O Artigo 34 consagra a “liberdade garantida de recorrer ao aborto”. Irreversível. A não ser que se rasgue a Constituição. Ou que se consiga uma votação inversa. A maioria exigida para mudar é de três quintos do Parlamento. O voto, histórico e simbólico, no Palácio de Versalhes, foi arrasador: 780 a favor, 72 contra. Quase unânime.

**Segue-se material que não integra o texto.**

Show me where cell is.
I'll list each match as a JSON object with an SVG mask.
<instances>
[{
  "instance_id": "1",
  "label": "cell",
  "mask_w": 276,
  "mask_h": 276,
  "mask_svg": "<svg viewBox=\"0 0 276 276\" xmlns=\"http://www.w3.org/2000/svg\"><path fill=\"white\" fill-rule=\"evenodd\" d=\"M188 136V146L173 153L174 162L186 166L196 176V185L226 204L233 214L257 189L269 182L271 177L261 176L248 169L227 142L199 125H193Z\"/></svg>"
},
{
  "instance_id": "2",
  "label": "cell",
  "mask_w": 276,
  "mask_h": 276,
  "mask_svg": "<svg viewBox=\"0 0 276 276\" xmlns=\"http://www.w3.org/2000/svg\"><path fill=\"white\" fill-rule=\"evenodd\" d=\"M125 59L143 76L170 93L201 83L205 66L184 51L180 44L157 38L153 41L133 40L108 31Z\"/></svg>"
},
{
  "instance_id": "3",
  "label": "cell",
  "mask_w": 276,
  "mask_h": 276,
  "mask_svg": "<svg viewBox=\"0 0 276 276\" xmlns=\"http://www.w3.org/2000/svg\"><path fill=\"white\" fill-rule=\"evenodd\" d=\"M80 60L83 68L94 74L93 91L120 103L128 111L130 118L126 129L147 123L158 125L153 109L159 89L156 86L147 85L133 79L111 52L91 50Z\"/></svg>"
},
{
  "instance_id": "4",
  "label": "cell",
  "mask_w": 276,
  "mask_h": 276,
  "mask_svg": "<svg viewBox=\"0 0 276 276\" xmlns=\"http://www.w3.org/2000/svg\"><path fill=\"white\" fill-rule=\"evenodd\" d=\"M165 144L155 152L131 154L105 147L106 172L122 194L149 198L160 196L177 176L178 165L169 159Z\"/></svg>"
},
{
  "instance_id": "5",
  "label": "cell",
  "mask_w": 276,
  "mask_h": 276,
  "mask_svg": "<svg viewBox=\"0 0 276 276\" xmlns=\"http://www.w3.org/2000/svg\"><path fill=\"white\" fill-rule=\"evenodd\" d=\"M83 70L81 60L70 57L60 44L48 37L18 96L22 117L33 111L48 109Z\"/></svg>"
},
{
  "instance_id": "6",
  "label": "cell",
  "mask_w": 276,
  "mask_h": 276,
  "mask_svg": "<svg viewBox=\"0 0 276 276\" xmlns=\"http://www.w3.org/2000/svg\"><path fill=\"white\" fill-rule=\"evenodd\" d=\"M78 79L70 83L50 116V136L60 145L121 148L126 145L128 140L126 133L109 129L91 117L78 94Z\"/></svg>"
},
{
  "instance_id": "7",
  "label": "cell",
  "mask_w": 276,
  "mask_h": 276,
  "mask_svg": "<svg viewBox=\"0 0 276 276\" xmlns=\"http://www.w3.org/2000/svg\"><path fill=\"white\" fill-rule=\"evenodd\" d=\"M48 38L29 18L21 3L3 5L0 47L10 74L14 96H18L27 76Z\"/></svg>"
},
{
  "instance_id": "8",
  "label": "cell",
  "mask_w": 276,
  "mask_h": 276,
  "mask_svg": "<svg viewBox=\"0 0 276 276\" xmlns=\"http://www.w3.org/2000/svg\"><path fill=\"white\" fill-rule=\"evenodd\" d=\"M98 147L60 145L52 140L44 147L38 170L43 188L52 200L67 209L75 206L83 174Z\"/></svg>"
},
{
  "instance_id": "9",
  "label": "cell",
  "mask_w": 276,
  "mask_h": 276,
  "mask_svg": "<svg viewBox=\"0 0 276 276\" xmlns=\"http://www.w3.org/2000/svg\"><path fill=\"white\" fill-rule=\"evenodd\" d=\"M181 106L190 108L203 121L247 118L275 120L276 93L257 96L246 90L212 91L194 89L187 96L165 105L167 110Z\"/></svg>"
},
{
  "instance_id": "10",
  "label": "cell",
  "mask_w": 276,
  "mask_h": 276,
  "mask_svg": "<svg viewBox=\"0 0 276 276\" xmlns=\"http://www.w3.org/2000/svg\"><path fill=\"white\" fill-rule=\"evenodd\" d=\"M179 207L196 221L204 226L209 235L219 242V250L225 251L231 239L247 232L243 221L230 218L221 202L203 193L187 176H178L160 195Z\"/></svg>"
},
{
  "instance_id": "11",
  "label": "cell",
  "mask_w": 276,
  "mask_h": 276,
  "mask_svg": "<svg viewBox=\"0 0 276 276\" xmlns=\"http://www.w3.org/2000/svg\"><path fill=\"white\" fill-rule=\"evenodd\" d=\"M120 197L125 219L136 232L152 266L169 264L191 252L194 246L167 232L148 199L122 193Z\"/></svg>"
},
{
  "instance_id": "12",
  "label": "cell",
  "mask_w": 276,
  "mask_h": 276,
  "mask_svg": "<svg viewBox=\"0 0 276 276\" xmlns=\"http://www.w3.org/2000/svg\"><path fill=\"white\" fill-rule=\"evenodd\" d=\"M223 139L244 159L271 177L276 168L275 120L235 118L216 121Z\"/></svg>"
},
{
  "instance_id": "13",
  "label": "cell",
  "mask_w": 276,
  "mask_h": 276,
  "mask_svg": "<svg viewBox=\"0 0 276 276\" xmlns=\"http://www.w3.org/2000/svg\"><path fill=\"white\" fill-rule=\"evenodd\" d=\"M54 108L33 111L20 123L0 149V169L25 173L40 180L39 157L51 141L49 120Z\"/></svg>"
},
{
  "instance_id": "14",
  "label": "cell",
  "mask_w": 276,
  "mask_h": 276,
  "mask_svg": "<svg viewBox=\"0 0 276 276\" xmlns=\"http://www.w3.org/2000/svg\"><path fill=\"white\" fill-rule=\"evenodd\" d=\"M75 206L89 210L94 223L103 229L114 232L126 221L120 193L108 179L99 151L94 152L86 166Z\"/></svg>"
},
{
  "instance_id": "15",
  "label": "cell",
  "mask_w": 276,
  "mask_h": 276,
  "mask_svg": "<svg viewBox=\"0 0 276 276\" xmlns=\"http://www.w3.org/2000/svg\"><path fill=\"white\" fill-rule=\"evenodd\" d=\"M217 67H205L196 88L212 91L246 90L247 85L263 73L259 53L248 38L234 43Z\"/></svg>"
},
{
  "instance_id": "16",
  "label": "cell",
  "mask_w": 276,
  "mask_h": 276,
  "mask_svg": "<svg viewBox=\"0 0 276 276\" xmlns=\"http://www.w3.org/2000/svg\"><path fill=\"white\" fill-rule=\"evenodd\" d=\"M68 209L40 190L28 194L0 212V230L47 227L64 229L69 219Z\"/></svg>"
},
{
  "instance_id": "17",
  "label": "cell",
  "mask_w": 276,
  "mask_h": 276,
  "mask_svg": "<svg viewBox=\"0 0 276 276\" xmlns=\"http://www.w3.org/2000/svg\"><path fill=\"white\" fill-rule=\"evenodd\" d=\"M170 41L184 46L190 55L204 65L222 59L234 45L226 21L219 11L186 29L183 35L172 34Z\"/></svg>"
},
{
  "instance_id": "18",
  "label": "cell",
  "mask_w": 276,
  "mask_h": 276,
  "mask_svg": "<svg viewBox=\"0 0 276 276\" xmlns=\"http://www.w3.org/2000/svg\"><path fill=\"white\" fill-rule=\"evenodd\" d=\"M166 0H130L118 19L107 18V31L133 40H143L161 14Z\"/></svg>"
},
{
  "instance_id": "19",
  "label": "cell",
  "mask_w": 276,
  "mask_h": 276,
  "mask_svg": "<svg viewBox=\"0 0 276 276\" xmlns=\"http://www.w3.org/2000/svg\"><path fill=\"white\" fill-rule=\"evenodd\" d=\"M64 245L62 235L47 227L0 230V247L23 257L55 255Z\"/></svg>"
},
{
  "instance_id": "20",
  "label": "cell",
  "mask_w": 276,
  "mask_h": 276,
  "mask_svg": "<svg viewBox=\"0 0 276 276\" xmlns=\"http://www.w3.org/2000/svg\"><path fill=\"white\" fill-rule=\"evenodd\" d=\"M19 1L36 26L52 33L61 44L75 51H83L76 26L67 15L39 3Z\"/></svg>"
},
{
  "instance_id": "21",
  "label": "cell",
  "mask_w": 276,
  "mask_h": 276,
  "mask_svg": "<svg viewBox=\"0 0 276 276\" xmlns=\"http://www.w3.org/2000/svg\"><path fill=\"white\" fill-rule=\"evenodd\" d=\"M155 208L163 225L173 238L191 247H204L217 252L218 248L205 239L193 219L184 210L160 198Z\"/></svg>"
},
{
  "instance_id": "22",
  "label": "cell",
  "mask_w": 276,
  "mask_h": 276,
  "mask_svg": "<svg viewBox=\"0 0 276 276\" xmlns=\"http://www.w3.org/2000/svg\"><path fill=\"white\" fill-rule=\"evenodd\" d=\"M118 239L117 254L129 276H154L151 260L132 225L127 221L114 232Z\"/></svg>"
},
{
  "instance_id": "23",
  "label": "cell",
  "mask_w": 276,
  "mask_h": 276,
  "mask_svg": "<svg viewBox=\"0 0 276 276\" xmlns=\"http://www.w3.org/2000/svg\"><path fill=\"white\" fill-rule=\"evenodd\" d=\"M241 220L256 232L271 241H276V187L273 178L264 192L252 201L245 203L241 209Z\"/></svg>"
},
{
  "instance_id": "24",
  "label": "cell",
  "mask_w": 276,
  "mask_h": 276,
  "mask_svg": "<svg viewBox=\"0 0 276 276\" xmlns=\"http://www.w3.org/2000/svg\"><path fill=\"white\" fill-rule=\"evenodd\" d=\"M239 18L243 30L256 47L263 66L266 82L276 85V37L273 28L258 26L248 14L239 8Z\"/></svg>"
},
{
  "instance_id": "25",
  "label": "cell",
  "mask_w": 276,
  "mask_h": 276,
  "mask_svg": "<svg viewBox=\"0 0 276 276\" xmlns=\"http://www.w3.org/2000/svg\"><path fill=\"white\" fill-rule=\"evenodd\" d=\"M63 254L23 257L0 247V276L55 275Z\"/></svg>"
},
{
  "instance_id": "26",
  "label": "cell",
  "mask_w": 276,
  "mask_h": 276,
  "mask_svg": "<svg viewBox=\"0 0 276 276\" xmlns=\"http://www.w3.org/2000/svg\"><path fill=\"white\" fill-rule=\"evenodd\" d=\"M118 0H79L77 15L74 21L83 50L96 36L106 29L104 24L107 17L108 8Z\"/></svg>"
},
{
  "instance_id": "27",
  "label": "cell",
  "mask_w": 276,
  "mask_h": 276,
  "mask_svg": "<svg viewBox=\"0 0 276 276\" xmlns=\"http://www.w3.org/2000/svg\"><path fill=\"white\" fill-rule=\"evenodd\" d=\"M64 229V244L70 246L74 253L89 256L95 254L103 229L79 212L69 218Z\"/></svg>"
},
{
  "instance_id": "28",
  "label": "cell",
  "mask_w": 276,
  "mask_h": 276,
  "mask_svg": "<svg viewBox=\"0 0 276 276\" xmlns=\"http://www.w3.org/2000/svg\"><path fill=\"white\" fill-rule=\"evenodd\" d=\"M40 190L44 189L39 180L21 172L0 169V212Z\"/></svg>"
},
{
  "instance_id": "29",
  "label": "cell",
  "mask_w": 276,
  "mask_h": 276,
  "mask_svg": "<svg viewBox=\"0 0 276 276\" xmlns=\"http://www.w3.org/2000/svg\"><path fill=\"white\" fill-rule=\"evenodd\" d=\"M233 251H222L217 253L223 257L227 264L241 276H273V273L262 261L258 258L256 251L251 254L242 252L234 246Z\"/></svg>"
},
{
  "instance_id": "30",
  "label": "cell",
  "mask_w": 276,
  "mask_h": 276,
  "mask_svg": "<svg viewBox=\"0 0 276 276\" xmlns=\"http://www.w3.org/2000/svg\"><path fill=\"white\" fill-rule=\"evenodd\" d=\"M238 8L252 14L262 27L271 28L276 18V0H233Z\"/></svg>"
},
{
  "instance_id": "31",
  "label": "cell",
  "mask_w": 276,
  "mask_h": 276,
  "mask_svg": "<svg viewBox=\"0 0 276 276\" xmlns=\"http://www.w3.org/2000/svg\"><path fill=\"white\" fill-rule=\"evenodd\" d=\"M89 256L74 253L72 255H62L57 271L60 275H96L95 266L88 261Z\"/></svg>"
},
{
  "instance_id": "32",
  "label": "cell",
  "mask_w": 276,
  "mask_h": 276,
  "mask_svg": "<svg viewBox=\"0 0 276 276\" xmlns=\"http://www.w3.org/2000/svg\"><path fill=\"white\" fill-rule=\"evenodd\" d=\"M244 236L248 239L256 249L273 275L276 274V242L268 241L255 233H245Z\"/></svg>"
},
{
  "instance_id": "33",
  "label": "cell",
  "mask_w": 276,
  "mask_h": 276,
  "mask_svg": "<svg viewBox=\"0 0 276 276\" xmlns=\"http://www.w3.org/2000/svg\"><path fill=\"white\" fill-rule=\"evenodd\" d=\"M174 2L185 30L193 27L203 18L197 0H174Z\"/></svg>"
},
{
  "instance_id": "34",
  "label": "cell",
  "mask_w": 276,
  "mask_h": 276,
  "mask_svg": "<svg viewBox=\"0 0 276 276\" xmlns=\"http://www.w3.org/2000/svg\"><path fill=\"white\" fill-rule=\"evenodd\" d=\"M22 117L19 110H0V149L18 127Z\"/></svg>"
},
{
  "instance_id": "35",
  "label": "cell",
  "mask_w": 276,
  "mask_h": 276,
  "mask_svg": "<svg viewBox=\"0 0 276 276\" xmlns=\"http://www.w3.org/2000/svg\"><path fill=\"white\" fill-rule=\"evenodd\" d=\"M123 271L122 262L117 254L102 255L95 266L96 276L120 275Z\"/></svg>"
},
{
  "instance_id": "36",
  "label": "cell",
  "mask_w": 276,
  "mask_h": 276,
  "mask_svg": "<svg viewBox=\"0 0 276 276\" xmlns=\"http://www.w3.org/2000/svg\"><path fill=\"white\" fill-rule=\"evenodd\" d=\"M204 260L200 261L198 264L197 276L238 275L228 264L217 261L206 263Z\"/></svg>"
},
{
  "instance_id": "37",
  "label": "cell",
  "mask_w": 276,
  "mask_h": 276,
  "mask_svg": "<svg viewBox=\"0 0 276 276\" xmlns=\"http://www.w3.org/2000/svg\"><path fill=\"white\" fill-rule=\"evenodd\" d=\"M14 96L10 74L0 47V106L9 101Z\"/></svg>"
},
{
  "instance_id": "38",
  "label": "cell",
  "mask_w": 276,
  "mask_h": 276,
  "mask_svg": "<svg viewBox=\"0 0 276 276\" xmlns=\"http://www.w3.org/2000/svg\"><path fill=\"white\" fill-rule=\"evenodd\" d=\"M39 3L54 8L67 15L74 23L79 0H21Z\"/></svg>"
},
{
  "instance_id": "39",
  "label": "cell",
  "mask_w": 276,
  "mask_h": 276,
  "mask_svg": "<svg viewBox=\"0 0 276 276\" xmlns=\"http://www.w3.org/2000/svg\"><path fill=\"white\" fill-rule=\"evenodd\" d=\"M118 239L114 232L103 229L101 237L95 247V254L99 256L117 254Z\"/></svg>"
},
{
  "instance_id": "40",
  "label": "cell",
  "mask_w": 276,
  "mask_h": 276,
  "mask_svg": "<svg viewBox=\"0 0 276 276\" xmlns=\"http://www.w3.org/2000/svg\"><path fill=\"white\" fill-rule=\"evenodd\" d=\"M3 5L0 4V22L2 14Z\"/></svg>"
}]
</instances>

Na Torre Eiffel, cintilou uma inscrição: “mon corps, mon choix”. Acima do partidarismo e de convicções pessoais, a França garantiu o direito da mulher a seu corpo. A quem acusa Emmanuel Macron de oportunismo num momento delicado, tenho outra opinião. Melhor ganhar popularidade com uma lei do que com uma guerra. Como muitos por aí.

 

Talvez a história fosse outra na França se uma ministra da Saúde, Simone Veil, não tivesse tido a coragem de enfrentar há 50 anos um Parlamento hostil, praticamente só de homens, com apenas 2% de mulheres eleitas. Era o ano de 1974. Veil, sobrevivente do Holocausto, defendeu com discurso impecável e sereno a legalização do aborto.

 

Foram 25 horas de debates intensos. Ao final, a lei foi aprovada para que nenhuma mulher fosse presa ou morta por precisar ou desejar interromper uma gravidez na França, primeiramente até 10 semanas de gestação. E nem por isso o número de abortos aumentou entre francesas. Diminuiu. Eram 300 mil abortos clandestinos por ano.

 

No Brasil, enquanto aborto for considerado uma questão moral ou, pior ainda, uma questão eleitoral, e não de saúde pública, continuaremos a matar, algemar e mutilar milhares de brasileiras. As ricas fazem abortos seguros em clínicas particulares. A maioria absoluta, mulheres pobres, faz abortos clandestinos. É hipocrisia e egoísmo fechar os olhos para essa realidade.

 

O Brasil só admite aborto em casos de estupro e risco de morte para a mulher, além de casos de fetos anencéfalos. Fora isso, é crime. E mesmo assim, juízes e hospitais conseguem dificultar para meninas a interrupção legal da gravidez.

 

Existe ainda a mania masculina de ignorar a autonomia feminina nessas decisões. Homens não podem forçar uma mulher a abortar. E nem a ter filhos. Ou a levar uma gravidez até o fim.

 

Nenhuma de nós é “a favor do aborto”. Mas sim do “direito de abortar” até um período seguro, determinado por médicos. A escolha dificilmente é desprovida de conflito e dor. É infindável o debate sobre o início da vida. Mas a religião não ajuda a jogar luz sobre a discussão. Só a castigar, punir, condenar.

 

Na mesma semana em que a França deu mais um passo para garantir direitos já adquiridos pelas mulheres, do outro lado do Oceano Atlântico, mais precisamente no Brasil, os amiguinhos do primeiro escalão do governo Lula sugeriram ao presidente que, em discursos, passe a condenar a descriminalização do aborto. Pra ficar bem na fita com religiosos.

 

Uma vez assisti a um clipe de 30 segundos de uma organização pela saúde de mulheres. Na rua em São Paulo, pedestres são abordados. Você é contra ou a favor do aborto? Contra, dizem todos. Você conhece alguém que já fez aborto? Sim. Você acha que essa pessoa deveria ser presa? Todos emudecem.

 

É injusto, ineficaz e criminoso submeter mulheres a risco de morte e prisão por abortar. Sempre que escrevo sobre esse assunto, encerro da mesma maneira.

 

Eu fiz aborto. Não me orgulho, nem me arrependo.